Vu la procédure suivante :
Procédure contentieuse antérieure :
Mme A... B... a demandé au tribunal administratif de Châlons-en-Champagne de condamner la commune d'Authe à lui verser la somme de 213 000 euros au titre
des préjudices qu'elle estime avoir subis à raison des inondations à répétition de son habitation.
Par un jugement n° 2101046 du 2 décembre 2022, le tribunal administratif de Châlons-en-Champagne a condamné la commune d'Authe à verser à Mme B... une somme
de 13 800 euros, a mis à la charge définitive de la commune d'Authe les frais d'expertise, taxés et liquidés à la somme de 7 912,78 euros, et a rejeté le surplus des conclusions des parties.
Procédure devant la cour :
Par une requête et un mémoire, enregistrés le 14 décembre 2022 et le 19 avril 2023, Mme B..., représentée par Me Royaux de la SCP Royaux, demande à la cour :
1°) d'annuler le jugement n° 2101046 du 2 décembre 2022 du tribunal administratif de Châlons-en-Champagne en tant qu'il n'a pas fait pleinement droit à sa demande ;
2°) de condamner la commune d'Authe à lui verser la somme de 228 000 euros au titre
des préjudices qu'elle estime avoir subis à raison des inondations à répétition de son habitation ;
3°) de mettre à la charge de la commune d'Authe une somme de 2 500 euros en application de l'article L. 761-1 du code de justice administrative.

CONSIGNE – D'après le texte ci-dessus, quelle somme le tribunal administratif de Châlons-en-Champagne a-t-il condamné la commune d'Authe à verser à Mme B..., par son jugement du 2 décembre 2022 ?

DONNÉES –
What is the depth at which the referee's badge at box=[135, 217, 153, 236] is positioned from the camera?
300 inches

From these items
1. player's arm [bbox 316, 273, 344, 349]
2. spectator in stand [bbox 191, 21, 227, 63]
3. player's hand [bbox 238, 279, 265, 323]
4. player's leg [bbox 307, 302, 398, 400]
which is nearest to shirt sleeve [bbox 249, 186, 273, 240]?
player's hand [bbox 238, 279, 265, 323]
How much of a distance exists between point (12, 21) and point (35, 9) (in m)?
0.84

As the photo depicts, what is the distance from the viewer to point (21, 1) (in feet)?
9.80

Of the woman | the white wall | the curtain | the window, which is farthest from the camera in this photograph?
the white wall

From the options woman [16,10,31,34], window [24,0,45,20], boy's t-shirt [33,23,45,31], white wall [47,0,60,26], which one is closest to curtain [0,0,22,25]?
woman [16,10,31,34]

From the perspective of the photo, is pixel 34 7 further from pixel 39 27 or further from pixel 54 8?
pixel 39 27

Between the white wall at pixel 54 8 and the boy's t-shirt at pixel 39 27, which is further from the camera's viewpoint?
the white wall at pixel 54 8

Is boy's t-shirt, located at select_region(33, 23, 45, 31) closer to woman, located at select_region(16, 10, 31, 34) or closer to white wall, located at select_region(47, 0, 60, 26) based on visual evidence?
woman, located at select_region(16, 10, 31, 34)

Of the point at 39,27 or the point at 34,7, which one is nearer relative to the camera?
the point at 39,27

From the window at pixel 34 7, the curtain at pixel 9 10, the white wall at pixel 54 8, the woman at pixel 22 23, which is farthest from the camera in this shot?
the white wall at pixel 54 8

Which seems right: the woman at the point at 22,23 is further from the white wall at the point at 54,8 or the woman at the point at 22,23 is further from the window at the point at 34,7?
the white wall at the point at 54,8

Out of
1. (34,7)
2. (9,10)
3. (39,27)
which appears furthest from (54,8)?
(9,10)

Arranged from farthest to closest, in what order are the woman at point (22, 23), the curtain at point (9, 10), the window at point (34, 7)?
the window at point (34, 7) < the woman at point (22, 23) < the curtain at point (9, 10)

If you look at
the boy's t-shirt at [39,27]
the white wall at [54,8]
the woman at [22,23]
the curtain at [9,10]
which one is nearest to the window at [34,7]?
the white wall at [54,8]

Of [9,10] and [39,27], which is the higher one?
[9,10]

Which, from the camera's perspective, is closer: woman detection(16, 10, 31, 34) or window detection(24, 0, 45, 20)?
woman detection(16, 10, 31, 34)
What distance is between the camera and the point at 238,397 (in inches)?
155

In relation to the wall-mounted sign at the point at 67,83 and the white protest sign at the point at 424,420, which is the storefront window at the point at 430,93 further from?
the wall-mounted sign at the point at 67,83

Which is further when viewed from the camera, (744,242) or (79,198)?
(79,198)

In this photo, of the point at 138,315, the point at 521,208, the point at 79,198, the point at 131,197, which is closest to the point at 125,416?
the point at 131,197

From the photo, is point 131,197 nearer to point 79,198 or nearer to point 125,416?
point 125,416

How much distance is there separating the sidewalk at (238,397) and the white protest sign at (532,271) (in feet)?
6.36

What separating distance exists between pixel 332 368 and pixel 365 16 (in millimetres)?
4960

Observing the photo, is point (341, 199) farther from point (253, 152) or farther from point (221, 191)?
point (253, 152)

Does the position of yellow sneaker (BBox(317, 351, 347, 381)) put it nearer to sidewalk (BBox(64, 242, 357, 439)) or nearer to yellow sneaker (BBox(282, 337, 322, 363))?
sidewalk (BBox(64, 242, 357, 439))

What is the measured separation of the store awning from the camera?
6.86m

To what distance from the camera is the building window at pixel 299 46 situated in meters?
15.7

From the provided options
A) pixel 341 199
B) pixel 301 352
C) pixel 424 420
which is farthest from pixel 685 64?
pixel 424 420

---

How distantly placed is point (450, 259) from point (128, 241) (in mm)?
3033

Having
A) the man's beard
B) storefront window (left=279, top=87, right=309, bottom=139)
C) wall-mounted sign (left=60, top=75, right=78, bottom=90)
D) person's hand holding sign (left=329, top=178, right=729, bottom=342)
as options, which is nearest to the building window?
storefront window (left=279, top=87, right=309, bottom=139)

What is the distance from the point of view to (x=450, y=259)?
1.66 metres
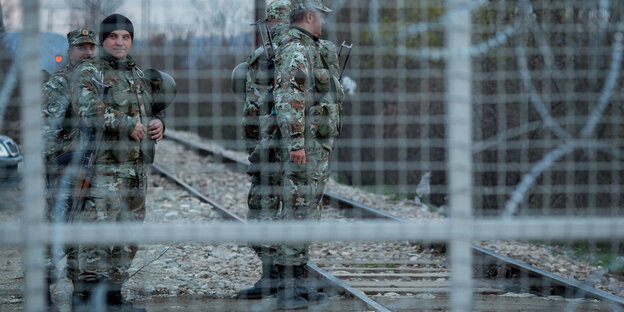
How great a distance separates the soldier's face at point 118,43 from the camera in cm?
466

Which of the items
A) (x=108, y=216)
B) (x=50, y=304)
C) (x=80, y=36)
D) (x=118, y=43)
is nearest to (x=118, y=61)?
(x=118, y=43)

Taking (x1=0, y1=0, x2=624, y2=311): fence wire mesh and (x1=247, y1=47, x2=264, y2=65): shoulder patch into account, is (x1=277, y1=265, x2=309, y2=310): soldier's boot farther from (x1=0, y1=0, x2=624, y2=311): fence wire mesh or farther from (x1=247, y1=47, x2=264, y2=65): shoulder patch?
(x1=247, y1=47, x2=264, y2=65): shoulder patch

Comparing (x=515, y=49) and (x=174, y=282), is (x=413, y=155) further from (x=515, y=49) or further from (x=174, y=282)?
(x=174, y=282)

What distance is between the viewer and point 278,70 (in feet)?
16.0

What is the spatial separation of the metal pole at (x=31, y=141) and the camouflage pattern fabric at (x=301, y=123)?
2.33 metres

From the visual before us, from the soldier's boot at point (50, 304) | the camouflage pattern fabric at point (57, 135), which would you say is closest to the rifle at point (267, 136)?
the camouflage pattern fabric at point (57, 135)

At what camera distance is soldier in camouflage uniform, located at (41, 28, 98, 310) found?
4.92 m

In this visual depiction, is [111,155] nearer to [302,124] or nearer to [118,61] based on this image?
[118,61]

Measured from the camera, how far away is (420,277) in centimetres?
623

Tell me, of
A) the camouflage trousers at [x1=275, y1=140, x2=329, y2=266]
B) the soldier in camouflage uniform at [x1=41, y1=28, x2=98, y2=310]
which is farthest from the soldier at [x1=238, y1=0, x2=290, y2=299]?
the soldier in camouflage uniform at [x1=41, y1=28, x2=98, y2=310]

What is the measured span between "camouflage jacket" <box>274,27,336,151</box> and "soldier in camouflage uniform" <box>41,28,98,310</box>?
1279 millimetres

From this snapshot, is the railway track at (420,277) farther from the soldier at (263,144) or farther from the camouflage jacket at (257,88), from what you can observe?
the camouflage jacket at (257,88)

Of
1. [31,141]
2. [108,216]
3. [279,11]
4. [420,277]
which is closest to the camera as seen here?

RÉPONSE – 13 800 euros.